[What is being asked] Every record must be restated exactly as written.

-- Given records follows --

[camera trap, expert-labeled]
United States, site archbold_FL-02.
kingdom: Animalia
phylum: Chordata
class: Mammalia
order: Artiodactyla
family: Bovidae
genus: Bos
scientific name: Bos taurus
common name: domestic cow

-- Given records concluded --

[Output]
[camera trap, expert-labeled]
United States, site archbold_FL-02.
kingdom: Animalia
phylum: Chordata
class: Mammalia
order: Artiodactyla
family: Bovidae
genus: Bos
scientific name: Bos taurus
common name: domestic cow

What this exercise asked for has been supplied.